- **Excerpt**:

□ □ □ □ □

Monday, May 18, 2009

bad blogger

i know i know i know its been almost a month since i last put something on here. i've just been hella busy and i'm still photoshop less. i keep getting this error message everytime i try to set up so i've basically given up on even attempting. i just really don't want to take it to a computer guy to see why my laptop is being stupid cause i am broke as a joke. i've also been super busy doing a whole bunch of stuff. i got to interview a designer that many of you might know but i can't really say who it is because i don't know if i'm allowed to since it hasn't been published yet.

□ □ □ □ □

- **Supplied material**:
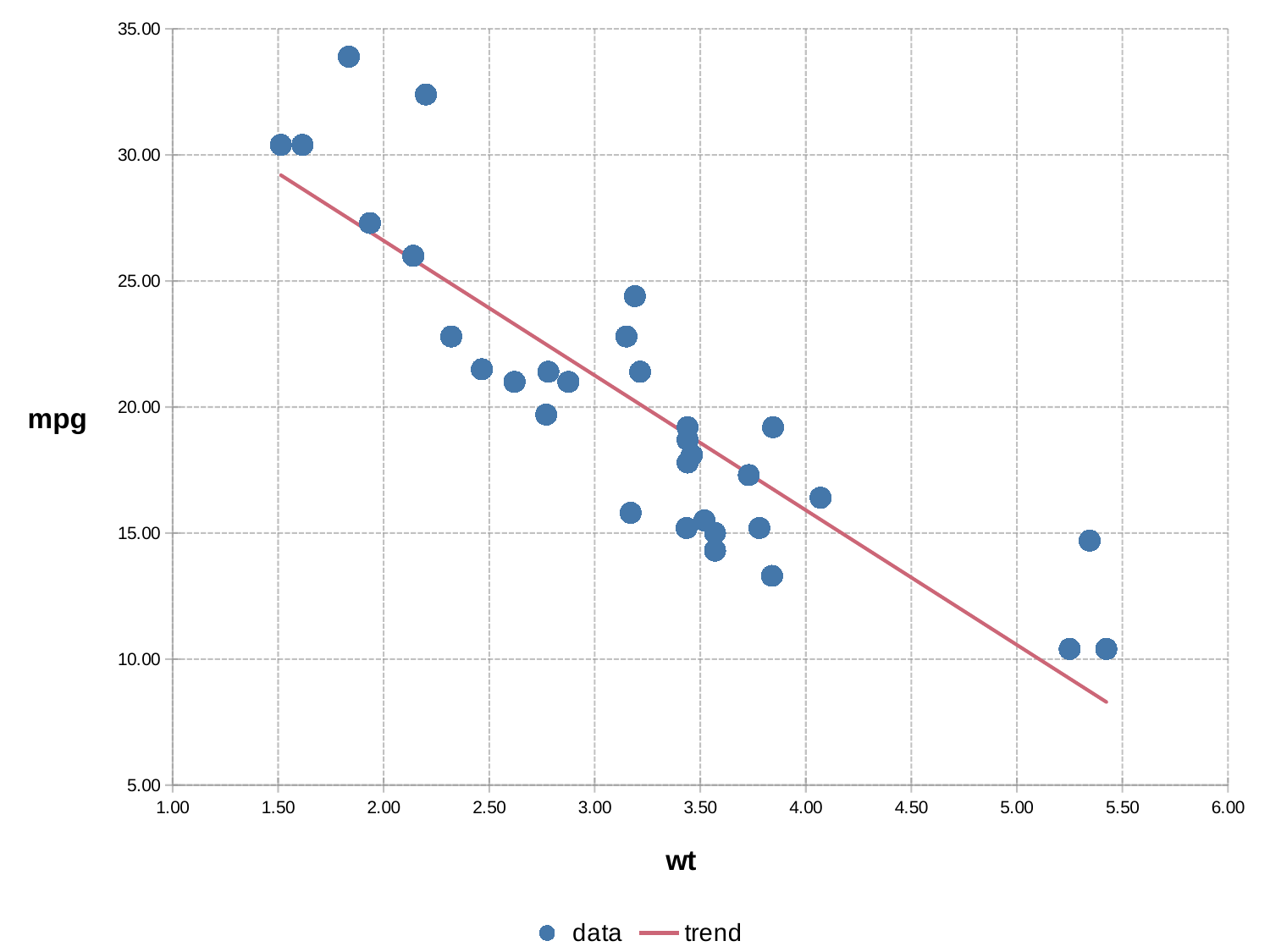
What are the two entries in the legend? data, trend How many series does the legend list? 2 Which has the higher mpg: the data point near wt 1.83 or the data point near wt 5.42? the point near wt 1.83 What kind of chart is shown on the slide? scatter plot Is the mpg value for the data point near wt 2.14 greater or less than 25? greater What is the title of the vertical axis? mpg Is the mpg value for the data point near wt 4.07 greater or less than 20? less Does the trend line slope upward or downward from left to right? downward As wt increases along the x axis, do the mpg values generally rise or fall? fall Are the mpg values for the two data points near wt 5.25 and 5.42 greater or less than 15? less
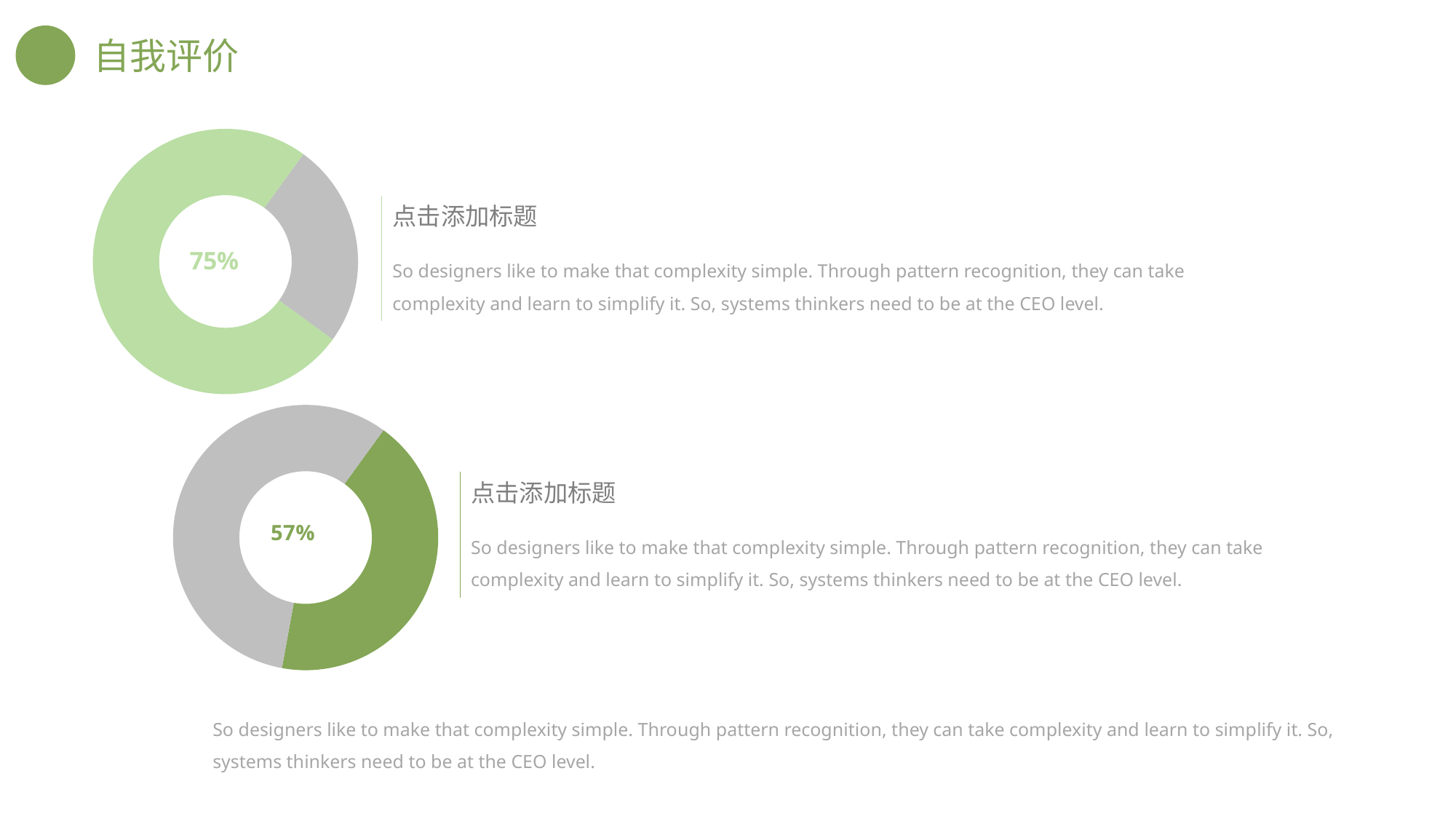
What colour is the filled segment of the top donut chart? Light green Which donut chart shows the higher percentage, the top one or the bottom one? The top one What is the difference between the percentage in the top donut chart and the percentage in the bottom donut chart? 18 percentage points Is the value shown in the bottom donut chart greater or less than 50%? greater What percentage is shown in the centre of the bottom donut chart? 57% What percentage is shown in the centre of the top donut chart? 75% What kind of chart is used on this slide? Donut (pie) chart Which donut chart shows the lowest percentage? The bottom one (57%) How many donut charts are on the slide? 2 Is the value shown in the top donut chart greater or less than 50%? greater What is the title of the slide containing the two donut charts? 自我评价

□ □ □ □ □

- **Exercise tasks**:
a. Write out the blog post again, starting at "Monday, May 18, 2009" and ending at "been published yet.", and swap "laptop" for "desktop".
b. Carry on the blog post about the month without posting, picking up after its last sentence.

- **Solved tasks**:
a.
Monday, May 18, 2009

bad blogger

i know i know i know its been almost a month since i last put something on here. i've just been hella busy and i'm still photoshop less. i keep getting this error message everytime i try to set up so i've basically given up on even attempting. i just really don't want to take it to a computer guy to see why my desktop is being stupid cause i am broke as a joke. i've also been super busy doing a whole bunch of stuff. i got to interview a designer that many of you might know but i can't really say who it is because i don't know if i'm allowed to since it hasn't been published yet.

b.
i've also been helping my homegirl out with her collection. she basically does all the sewing and i act as the creative director. but not really since it's totally symbiotic and i love having pow wows for ideas. which we actually did yesterday when she got to meet the photographer for the first time who i've only met once. but like every broke youngins trying to get into the fashion game here in toronto, we're all working for free for those holy prints we can all share and put in our own respective books. it's pretty rad actually. there's this dope sense of a little grassroots community where everyone is hungry and passionate and excited. we're going to be shooting the look book in a couple of months. hopefully it doesn't take me that long to actually put something here. but yeah, i'm alive. just super busy or super lazy. hope you guys are well and how stoked are you that summer is fucking finally almost here!!